Leitsatz
1. Ein bestimmter Sachverhalt i.S.d. § 174 AO ist der einzelne Lebensvorgang im Sinne eines Sachverhaltskomplexes, an den das Gesetz steuerliche Folgen knüpft.
2. Auch im Rahmen des § 174 Abs. 4 AO muss der dem geänderten sowie der dem zu ändernden Steuerbescheid zugrunde liegende Sachverhalt übereinstimmen.
3. Übereinstimmung setzt jedoch keine vollständige Identität voraus.
4. Die irrige steuerliche Beurteilung in dem geänderten Bescheid muss sich ausschließlich auf diesen bestimmten Sachverhalt bezogen haben und darf nicht auf einem erst um weitere Tatsachen ergänzten Sachverhalt beruhen.

■ ZU BEARBEITENDE DATENSÄTZE
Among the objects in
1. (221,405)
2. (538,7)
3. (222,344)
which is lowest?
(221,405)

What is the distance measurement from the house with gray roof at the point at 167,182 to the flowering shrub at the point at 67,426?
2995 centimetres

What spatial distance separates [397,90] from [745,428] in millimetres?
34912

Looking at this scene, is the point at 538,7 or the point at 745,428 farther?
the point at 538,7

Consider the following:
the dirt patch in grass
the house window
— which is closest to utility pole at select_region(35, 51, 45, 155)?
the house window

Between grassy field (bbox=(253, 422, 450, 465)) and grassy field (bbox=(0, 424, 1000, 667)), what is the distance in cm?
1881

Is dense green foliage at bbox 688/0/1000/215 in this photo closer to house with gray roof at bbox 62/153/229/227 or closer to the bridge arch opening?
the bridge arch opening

■ ZIELE
a – Gib alle nummerierten Aussagen aus dem Leitsatz mit ihrer jeweiligen Nummer wieder.
b – Zitiere aus den Datensätzen die Zeilen ab der Zeile mit „Is dense green“ bis zum Ende der Datensätze. Diese beiden Grenzen gehören dazu.
Der Leitsatz und die Datensätze haben nichts miteinander zu tun.

■ DIE LÖSUNGEN
a –
1. Ein bestimmter Sachverhalt i.S.d. § 174 AO ist der einzelne Lebensvorgang im Sinne eines Sachverhaltskomplexes, an den das Gesetz steuerliche Folgen knüpft.
2. Auch im Rahmen des § 174 Abs. 4 AO muss der dem geänderten sowie der dem zu ändernden Steuerbescheid zugrunde liegende Sachverhalt übereinstimmen.
3. Übereinstimmung setzt jedoch keine vollständige Identität voraus.
4. Die irrige steuerliche Beurteilung in dem geänderten Bescheid muss sich ausschließlich auf diesen bestimmten Sachverhalt bezogen haben und darf nicht auf einem erst um weitere Tatsachen ergänzten Sachverhalt beruhen.

b –
Is dense green foliage at bbox 688/0/1000/215 in this photo closer to house with gray roof at bbox 62/153/229/227 or closer to the bridge arch opening?
the bridge arch opening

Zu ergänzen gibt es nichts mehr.